**Extract**
From 82bbffe2664bbe992103224e71dabb7f10c4a528 Mon Sep 17 00:00:00 2001
From: Arvind Sridhar <130104093+asdataminer@users.noreply.github.com>
Date: Tue, 20 Jun 2023 07:25:51 -0700
Subject: [PATCH] Bug fix

---
 ludwig/data/preprocessing.py            |  4 ++--
 ludwig/trainers/trainer_rlhf.py         | 10 +++-------
 tests/integration_tests/test_trainer.py |  2 +-
 3 files changed, 6 insertions(+), 10 deletions(-)

diff --git a/ludwig/data/preprocessing.py b/ludwig/data/preprocessing.py
index b4b53161831..7bde94e5898 100644
--- a/ludwig/data/preprocessing.py
+++ b/ludwig/data/preprocessing.py
@@ -1323,7 +1323,7 @@ def build_dataset(
                 proc_cols[proc_column] = backend.df_engine.map_objects(proc_cols[proc_column], lambda x: x.reshape(-1))

**Dataset section**
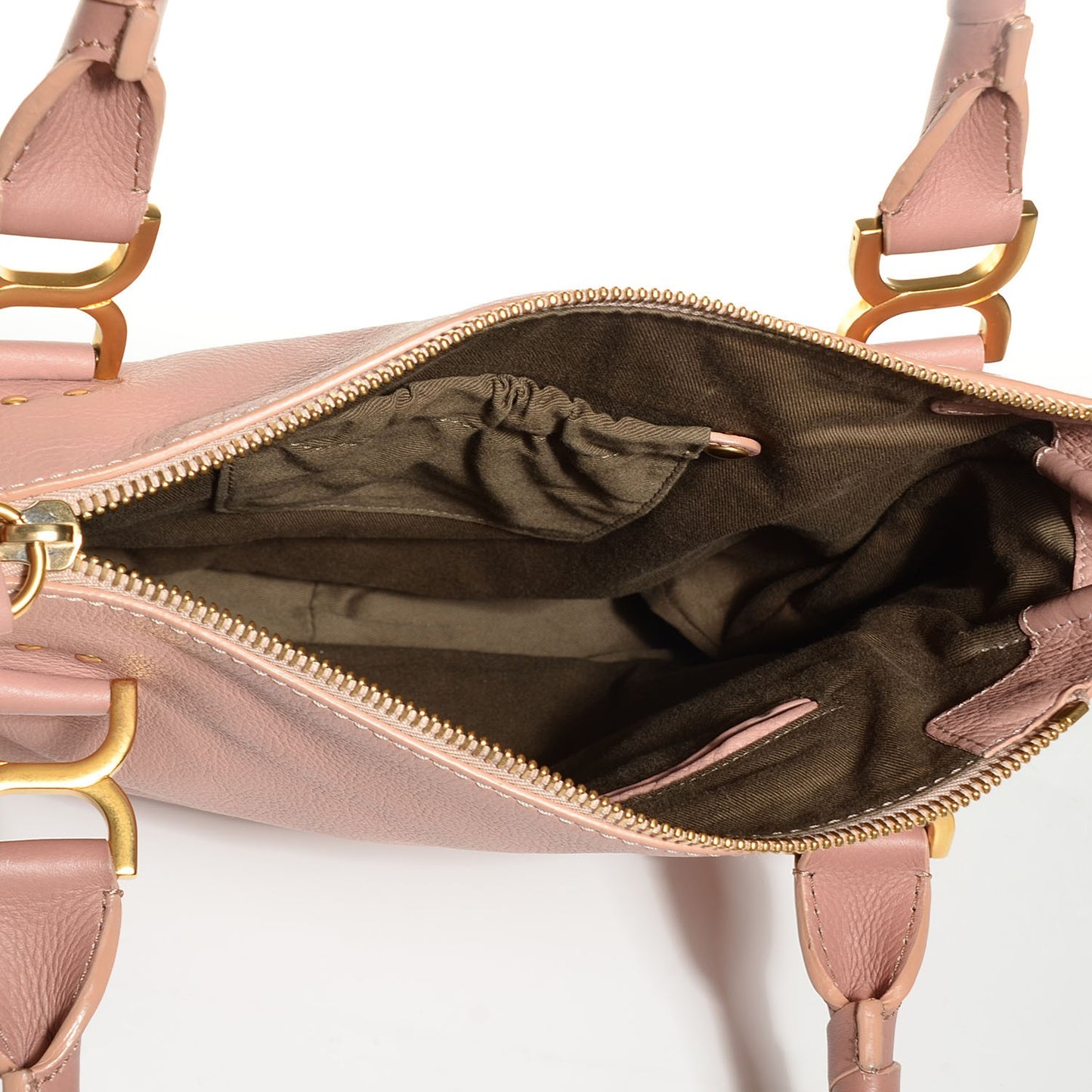 Calfskin Medium Marcie Satchel Anemone Pink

**Task list**
[1] In the Ludwig bug-fix patch, which file has 10 lines changed?
[2] Write the lines that follow the last line shown of the Ludwig bug-fix patch.

**Answers by item**
[1] ludwig/trainers/trainer_rlhf.py

[2]
     # If training a reward model, prepare the processed columns
-    if mode == "training" and "reward_dataset" in global_preprocessing_parameters:
+    if mode == "training" and global_preprocessing_parameters["reward_dataset"] is not None:
         reward_parameter_names = [
             "id_column",
             "outcome_column",
@@ -1418,7 +1418,7 @@ def build_dataset(
     dataset = embed_fixed_features(dataset, feature_configs, metadata, backend)
 
     # If training a reward model, perform grouping and joining on dataset
-    if mode == "training" and "reward_dataset" in global_preprocessing_parameters:
+    if mode == "training" and global_preprocessing_parameters["reward_dataset"] is not None:
 
         def parse_id_rows_group(rows_group):
             rows_idxs = rows_group.index
diff --git a/ludwig/trainers/trainer_rlhf.py b/ludwig/trainers/trainer_rlhf.py
index e286cae9e6f..011b89b5f66 100644
--- a/ludwig/trainers/trainer_rlhf.py
+++ b/ludwig/trainers/trainer_rlhf.py
@@ -71,7 +71,8 @@ def step(self, batch_size: int):
                     input_feature_name: [
                         input_feature.create_sample_input(batch_size=batch_size).to(trainer.device),
                         input_feature.create_sample_input(batch_size=batch_size).to(trainer.device),
-                    ] for input_feature_name, input_feature in trainer.model.input_features.items()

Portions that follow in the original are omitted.